Hello! I am a UI / UX Designer.
I’ve been designing (and developing) Mac, Windows, and Web apps for 20+ years.
UI design is my calling, though I kind of discovered it by accident.
After exploring engineering and industrial design, I settled on cognitive psychology. My focus became perception and human factors, as it applied to aviation.
But an internship at IBM — and an influential book — changed all that. I decided to shift gears, and jumped into the computer field.
M.S. Human Factors
University of Illinois
B.S. Psychology, Computer Science
The Ohio State University
I have an open mind when it comes to design. Different projects have different needs, so I prefer to be pragmatic rather than dogmatic. My view of design is simple:
Understanding user goals and product goals is essential for successful design.
Ideally, this involves seeing and talking with users in context. That’s not always possible, so I’ve often had to rely on indirect info from folks who have better access to actual users. Either way, understanding the user is essential. As we said at IBM:
Know thy user, for they are not you.
Understanding tasks and workflows; identifying and representing the concepts and objects involved; considering how users interact with these. To me, these are the essence of UI design.
Conceptual Designs: I generally start with paper and pencil: sketches, lists, flowcharts and state diagrams, wireframes, and jotted notes.
Wireframes: I don’t usually do much wireframing beyond paper sketches (or whiteboards), unless there’s a need for something more formal.
Mockups: When I render screen designs in a graphics tool, Fireworks used to be my go-to app. Nowadays, I’m using Sketch.
Prototypes: In the past, I often skipped doing mockups and went straight to prototyping directly in HTML, CSS, and JS. As apps become more dynamic, I find this is becoming less efficient, so I’m relying more on mockups, and limiting the scope of high-fidelity prototypes.
Gathering feedback is just as important for design as gathering requirements.
Whether it’s pitching concepts to stakeholders, usability testing designs with users, or just stepping back and being honest about what works (or doesn’t), critical review is essential for good design.
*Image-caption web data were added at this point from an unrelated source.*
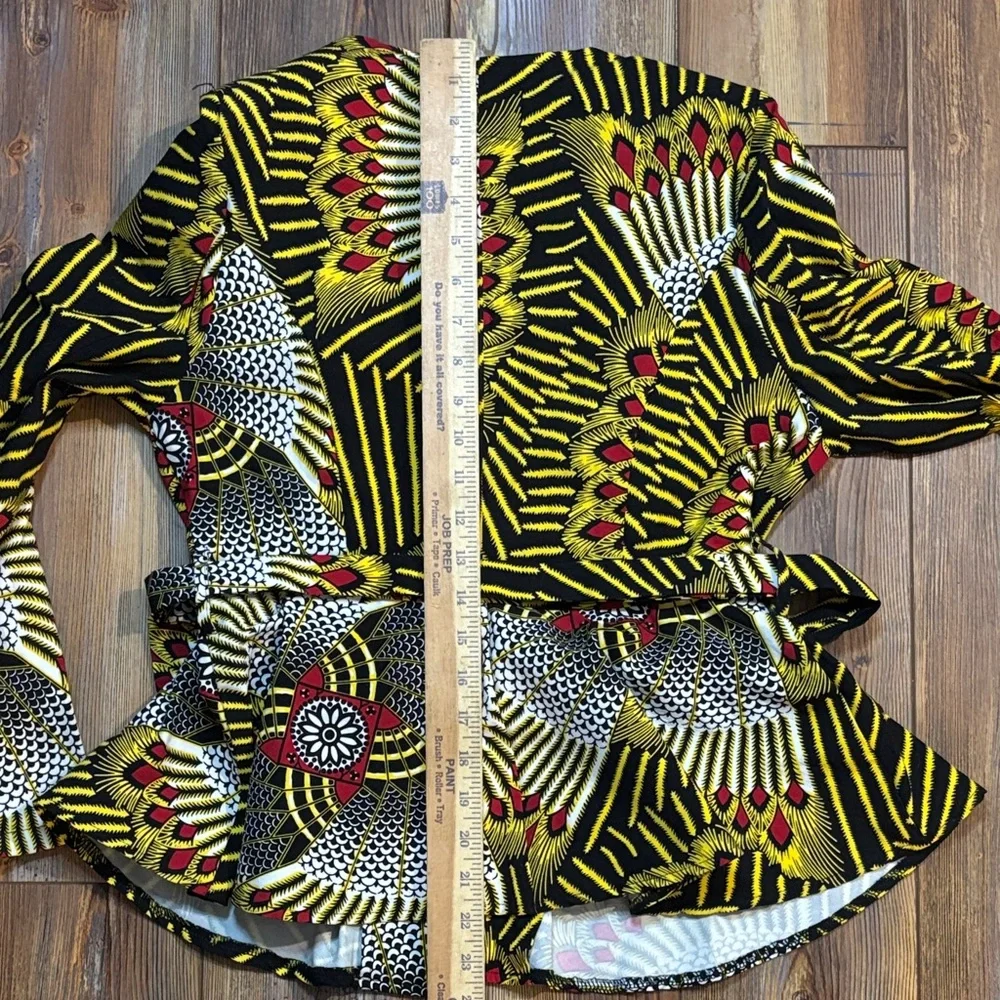 D'Iyanu Vibrant Women's Black & Yellow Patterned Seperate Pantsuit Unknown size - Picture 15 of 15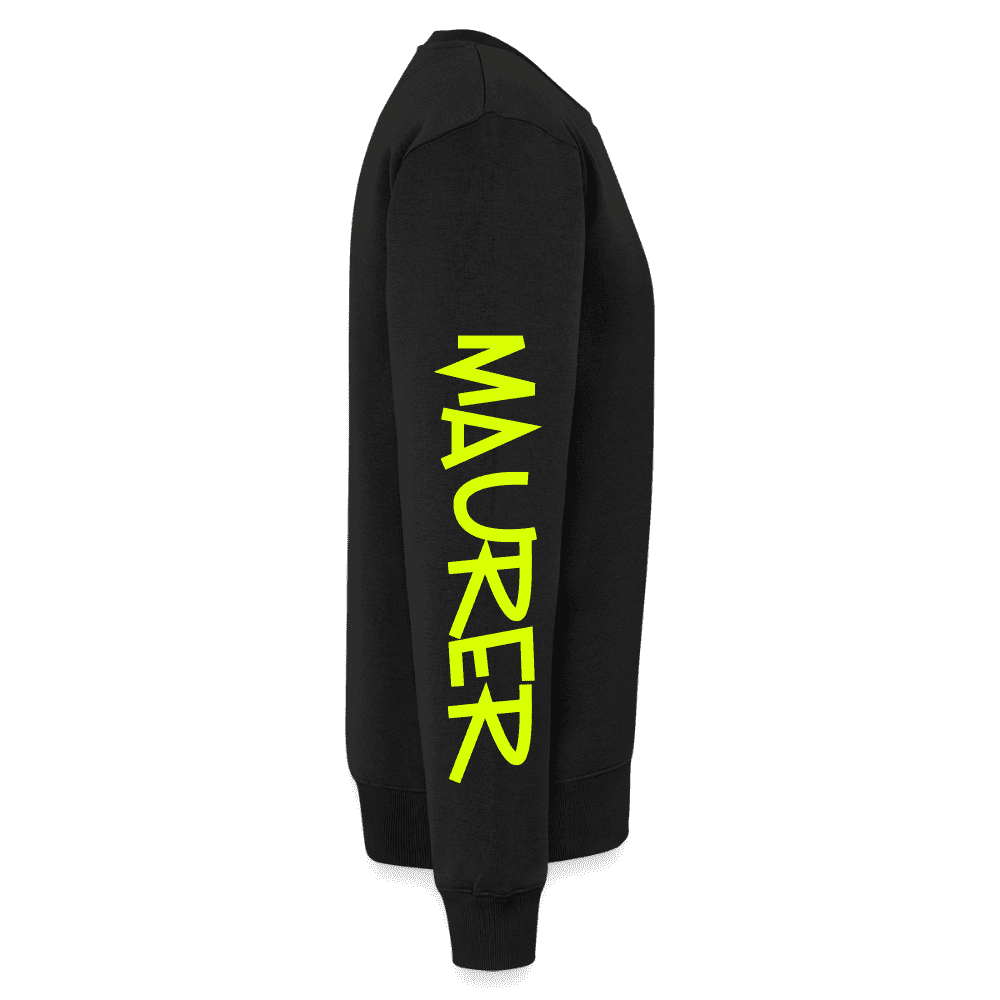 Unisex Premium Pullover "Maurer" neongelb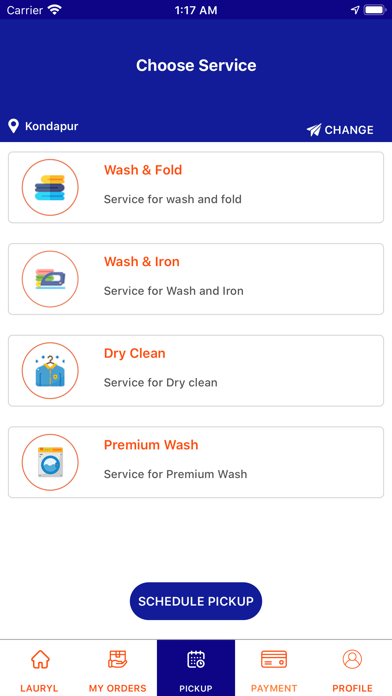 Lauryl - The Laundry App Screenshot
Still, it’s also worth remembering that perfect is the enemy of the good. Don’t let seeking perfection prevent you from shipping!
I have technical chops. I’ve found my technical grounding and development skills useful, even when my role doesn’t call for it.
My first “real” job was writing Macintosh applications in C/C++. This gave me an early break into design.
When I ported DOS applications to the Mac, I didn’t just copy the UI, but transformed it into a design worthy of a Mac.
Design wasn’t something we’d done explicitly before that. But it seems management was getting positive feedback from clients. That triggered a change in how we did things. I didn’t just officially become a designer; I formed a team and hired 3 more designers.
When I first learned about the Web, I saw the writing on the wall for CD-ROM. I switched my focus, and embarked on a wild ride!
It soon became clear that I wouldn’t be able to ride the wave I could see from Ohio, so I moved to California (with an ache in my heart).
I really lucked out at my first dot-com startup, both because we did an IPO (learned a lot from that), but also because I got to work with my mentor, Bruce “Tog” Tognazzini.
The emergence of libraries like jQuery, made working with the DOM less tedious and more fun.
One of the challenges became choosing a toolkit from among the many. I think it’s fair to say that jQuery won that competition.
But while more functionality was moving to the frontend, much was still dependent on the backend as well. When it comes to the LAMP stack, I consider myself a “full-stack” developer.
With the rise of single-page web and mobile applications, so much has changed. As a UI/UX specialist, I mostly focus on the front-end.
Yet, even on the front-end there is a plethora of new technologies, all bringing changes to the functions and languages we use, at a crazy pace. App frameworks like Angular and React are competing for mindshare these days.
So, the “Browser Wars” continue, in a way. We still must choose the foundation we build upon. And hope it isn’t built on sand!